[URL ; L2/07-294 = WG2/N3326]

Fraser’s Lisu orthography

Research notes toward a Unicode encoding

by Richard Cook

STEDT, SEI, Unicode
fraser samp


Contents



0.0: Introduction

This document examines questions relating to the encoding of elements of Fraser’s (unicameral) Lisu writing system, weighing the benefits of two possible encoding methods, one involving unification with (bicameral) Latin Script, and the other involving disunification.

After examining the repertory and considering it in relation to encoded (Unicode 5.0, and Charts Amendment 3 WG2/N3263 [2007-04-27]) characters and case mappings, unification with Latin Script is proposed as the preferred encoding method.



1.0: The Fraser Repertory

Fraser letters derive from “LATIN CAPITAL” letters [A..P,R..Z], but Fraser’s Lisu writing is unicameral: there is no case folding in Fraser orthography, and lowercase Latin letters do not occur (except when Fraser is mixed with other orthographies).

In addition to the 25 LATIN CAPITAL letters which occur in their normal form, 15 LATIN CAPITAL letters have forms that are TURNED (i.e. ‘rotated 180 degrees’); 10 other Latin letters which do not contrast (with themselves or with another letter-form in the repertory) when TURNED are used in Fraser writing, but have no TURNED counterpart; only “Q” is completely unused in the writing system.
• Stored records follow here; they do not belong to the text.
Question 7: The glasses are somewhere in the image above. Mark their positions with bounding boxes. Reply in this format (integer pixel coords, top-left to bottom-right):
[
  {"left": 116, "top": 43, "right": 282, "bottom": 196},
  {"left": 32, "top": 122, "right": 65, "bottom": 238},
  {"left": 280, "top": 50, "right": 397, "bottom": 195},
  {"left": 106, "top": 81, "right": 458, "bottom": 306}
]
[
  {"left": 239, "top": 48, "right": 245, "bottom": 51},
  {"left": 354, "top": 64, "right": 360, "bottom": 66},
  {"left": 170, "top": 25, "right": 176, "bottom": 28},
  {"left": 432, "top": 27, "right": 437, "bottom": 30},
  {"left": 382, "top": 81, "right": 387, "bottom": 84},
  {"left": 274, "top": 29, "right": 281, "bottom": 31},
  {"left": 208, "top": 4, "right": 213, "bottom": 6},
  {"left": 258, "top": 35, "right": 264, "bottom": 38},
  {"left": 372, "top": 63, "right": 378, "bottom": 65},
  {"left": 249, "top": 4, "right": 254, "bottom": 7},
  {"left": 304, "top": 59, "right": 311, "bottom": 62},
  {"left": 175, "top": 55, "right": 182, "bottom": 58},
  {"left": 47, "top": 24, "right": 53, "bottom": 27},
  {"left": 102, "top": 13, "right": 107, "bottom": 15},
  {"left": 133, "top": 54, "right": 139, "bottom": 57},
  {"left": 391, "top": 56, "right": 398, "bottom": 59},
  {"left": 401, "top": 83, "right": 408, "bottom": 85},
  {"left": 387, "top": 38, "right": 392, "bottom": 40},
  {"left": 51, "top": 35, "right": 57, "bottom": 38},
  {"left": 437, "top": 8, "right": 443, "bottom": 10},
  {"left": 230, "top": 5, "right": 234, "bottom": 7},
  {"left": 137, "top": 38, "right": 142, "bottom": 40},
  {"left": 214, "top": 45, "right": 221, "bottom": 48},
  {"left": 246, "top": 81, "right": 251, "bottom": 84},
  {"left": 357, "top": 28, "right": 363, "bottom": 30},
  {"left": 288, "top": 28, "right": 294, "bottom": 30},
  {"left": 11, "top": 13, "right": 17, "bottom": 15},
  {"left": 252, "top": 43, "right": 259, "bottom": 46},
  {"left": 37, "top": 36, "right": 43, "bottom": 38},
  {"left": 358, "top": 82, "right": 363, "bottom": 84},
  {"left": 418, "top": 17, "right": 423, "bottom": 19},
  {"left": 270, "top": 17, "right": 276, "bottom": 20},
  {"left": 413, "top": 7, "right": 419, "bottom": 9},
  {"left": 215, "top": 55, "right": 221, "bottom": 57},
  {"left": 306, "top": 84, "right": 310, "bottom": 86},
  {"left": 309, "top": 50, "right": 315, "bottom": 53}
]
The complete set of 40 Fraser letters is therefore as follows:

non-TURNED:  A B C D E F G   J K L     P R T U V         (15)
non-TURNED:               H I     M N O   S     W X Y Z  (10)
    TURNED:  A B C D E F G   J K L     P R T U V         (15)

A table of the phonological values of these letters when used to write Southern Lisu is given in Bradley’s Southern Lisu Dictionary (2005:xxvii); this includes also a list of six tone marks:

      TONE:   1   2   3   4   5   6
      MARK:   .   ,  ..  .,   :   ;

In addition, the following four signs, also re-purposing ASCII characters, are also reportedly used:

     nasal:  ' 
     glide:  _ 
     comma:  - 
    period:  = 

Treating two of the tone marks as composite, there are a total of (40+4+4=) 48 signs in the Fraser Lisu repertory; if they are not composite, there are (40+6+4=) 50 signs total.



2.0: Fraser and the UCS

2.1: Encoded v. Unencoded

The 25 “non-TURNED” letter forms used in Fraser are derivative of and clearly identical in appearance to the 25 LATIN CAPITAL letters encoded in the Basic Latin block (U+0041..U+0050,U+0052..U+005A).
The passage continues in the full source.